WORK INSTRUCTIONS: Can you return, word for word, the part of the reserves disclosure text below starting with "In addition, as" and going on through "and cost criteria."?

PASSAGE TO READ:
We are required to disclose reserves in accordance with Canadian securities law requirements and the disclosure of proved and probable reserves in this prospectus supplement and the documents incorporated by reference in this prospectus supplement is in accordance with NI 51-101. The SEC definitions of proved and probable reserves are different from the definitions contained in NI 51-101; therefore, proved and probable reserves disclosed in this prospectus supplement and the documents incorporated by reference into this prospectus supplement in compliance with NI 51-101 may not be comparable to United States standards. The SEC requires United States oil and gas reporting companies, in their filings with the SEC, to disclose only proved reserves after the deduction of royalties and production due to others but permits the optional disclosure of probable and possible reserves.
In addition, as permitted by NI 51-101, we have determined and disclosed the net present value of future net revenue from our reserves in our NI 51-101 compliant reserves disclosure using forecast prices and costs. The SEC requires that reserves and related future net revenue be estimated based on historical 12-month average prices and current costs, but permits the optional disclosure of revenue estimates based on different price and cost criteria.
For additional information regarding the presentation of our reserves and other oil and gas information, see the section entitled "Form 51-101F1 Statement of Reserves Data and Other Information" in our annual information form ("AIF") dated March 23, 2017, which is incorporated by reference in this prospectus supplement.

RECORD EXTRACTS:
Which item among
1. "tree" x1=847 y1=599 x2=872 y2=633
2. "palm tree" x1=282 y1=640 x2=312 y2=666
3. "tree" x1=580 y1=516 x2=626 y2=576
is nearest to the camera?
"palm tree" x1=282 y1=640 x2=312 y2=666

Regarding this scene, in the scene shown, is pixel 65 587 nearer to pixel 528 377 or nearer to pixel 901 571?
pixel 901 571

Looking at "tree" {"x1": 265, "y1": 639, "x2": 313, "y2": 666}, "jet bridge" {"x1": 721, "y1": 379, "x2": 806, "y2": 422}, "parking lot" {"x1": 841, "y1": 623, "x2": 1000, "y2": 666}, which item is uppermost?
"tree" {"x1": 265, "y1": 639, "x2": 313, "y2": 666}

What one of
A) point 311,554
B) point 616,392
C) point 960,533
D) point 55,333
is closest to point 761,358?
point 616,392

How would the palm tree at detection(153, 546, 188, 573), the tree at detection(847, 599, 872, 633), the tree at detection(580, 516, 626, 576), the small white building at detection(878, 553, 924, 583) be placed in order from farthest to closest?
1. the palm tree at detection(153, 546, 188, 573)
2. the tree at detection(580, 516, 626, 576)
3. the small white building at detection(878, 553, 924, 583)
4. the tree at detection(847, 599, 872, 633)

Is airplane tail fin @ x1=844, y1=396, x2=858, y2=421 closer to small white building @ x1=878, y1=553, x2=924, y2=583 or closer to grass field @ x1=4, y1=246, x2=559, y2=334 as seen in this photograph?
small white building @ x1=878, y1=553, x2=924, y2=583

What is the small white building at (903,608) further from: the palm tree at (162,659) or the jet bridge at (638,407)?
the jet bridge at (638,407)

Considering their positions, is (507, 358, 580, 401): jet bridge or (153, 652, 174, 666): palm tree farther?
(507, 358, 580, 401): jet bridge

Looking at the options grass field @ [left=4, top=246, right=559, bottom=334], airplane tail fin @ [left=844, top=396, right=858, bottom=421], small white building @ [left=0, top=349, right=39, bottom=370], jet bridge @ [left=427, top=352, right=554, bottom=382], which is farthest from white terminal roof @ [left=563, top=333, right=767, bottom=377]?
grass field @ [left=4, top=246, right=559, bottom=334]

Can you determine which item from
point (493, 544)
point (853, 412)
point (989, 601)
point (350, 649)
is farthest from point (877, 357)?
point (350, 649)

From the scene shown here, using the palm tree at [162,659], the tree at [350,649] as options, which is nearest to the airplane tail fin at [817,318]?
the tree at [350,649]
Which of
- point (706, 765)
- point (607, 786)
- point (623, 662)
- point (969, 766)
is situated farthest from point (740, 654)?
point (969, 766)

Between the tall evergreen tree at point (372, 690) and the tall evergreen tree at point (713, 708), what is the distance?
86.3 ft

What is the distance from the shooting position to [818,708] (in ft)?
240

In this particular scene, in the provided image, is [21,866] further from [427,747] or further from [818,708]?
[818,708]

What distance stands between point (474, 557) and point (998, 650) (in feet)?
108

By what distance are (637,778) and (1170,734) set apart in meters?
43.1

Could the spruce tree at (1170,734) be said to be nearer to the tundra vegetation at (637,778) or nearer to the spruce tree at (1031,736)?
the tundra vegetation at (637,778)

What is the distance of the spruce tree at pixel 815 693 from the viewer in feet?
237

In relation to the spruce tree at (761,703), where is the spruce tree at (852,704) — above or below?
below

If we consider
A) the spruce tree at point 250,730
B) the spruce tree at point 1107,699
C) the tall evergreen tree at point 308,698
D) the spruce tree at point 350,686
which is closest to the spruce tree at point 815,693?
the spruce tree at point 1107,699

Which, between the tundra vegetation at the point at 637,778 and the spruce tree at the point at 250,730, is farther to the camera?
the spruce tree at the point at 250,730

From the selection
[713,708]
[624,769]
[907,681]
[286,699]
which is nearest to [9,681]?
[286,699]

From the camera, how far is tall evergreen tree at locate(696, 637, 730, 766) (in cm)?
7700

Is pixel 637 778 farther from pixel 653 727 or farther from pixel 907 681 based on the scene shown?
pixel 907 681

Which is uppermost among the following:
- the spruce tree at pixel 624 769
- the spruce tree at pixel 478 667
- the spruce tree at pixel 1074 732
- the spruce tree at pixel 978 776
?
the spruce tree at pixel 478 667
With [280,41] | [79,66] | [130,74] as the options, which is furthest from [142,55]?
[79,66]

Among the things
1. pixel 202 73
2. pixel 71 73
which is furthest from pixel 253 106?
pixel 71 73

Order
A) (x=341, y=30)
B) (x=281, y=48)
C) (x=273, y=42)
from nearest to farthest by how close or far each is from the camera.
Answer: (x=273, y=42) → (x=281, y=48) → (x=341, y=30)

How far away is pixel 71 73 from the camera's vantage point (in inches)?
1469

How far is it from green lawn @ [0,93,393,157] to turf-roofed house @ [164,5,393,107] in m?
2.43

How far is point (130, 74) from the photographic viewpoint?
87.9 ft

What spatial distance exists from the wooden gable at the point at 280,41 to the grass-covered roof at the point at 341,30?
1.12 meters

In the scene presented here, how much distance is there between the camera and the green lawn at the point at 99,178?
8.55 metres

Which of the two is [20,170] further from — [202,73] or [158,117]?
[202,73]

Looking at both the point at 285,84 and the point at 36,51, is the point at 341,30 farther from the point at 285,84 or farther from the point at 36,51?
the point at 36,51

THE REPLY:
In addition, as permitted by NI 51-101, we have determined and disclosed the net present value of future net revenue from our reserves in our NI 51-101 compliant reserves disclosure using forecast prices and costs. The SEC requires that reserves and related future net revenue be estimated based on historical 12-month average prices and current costs, but permits the optional disclosure of revenue estimates based on different price and cost criteria.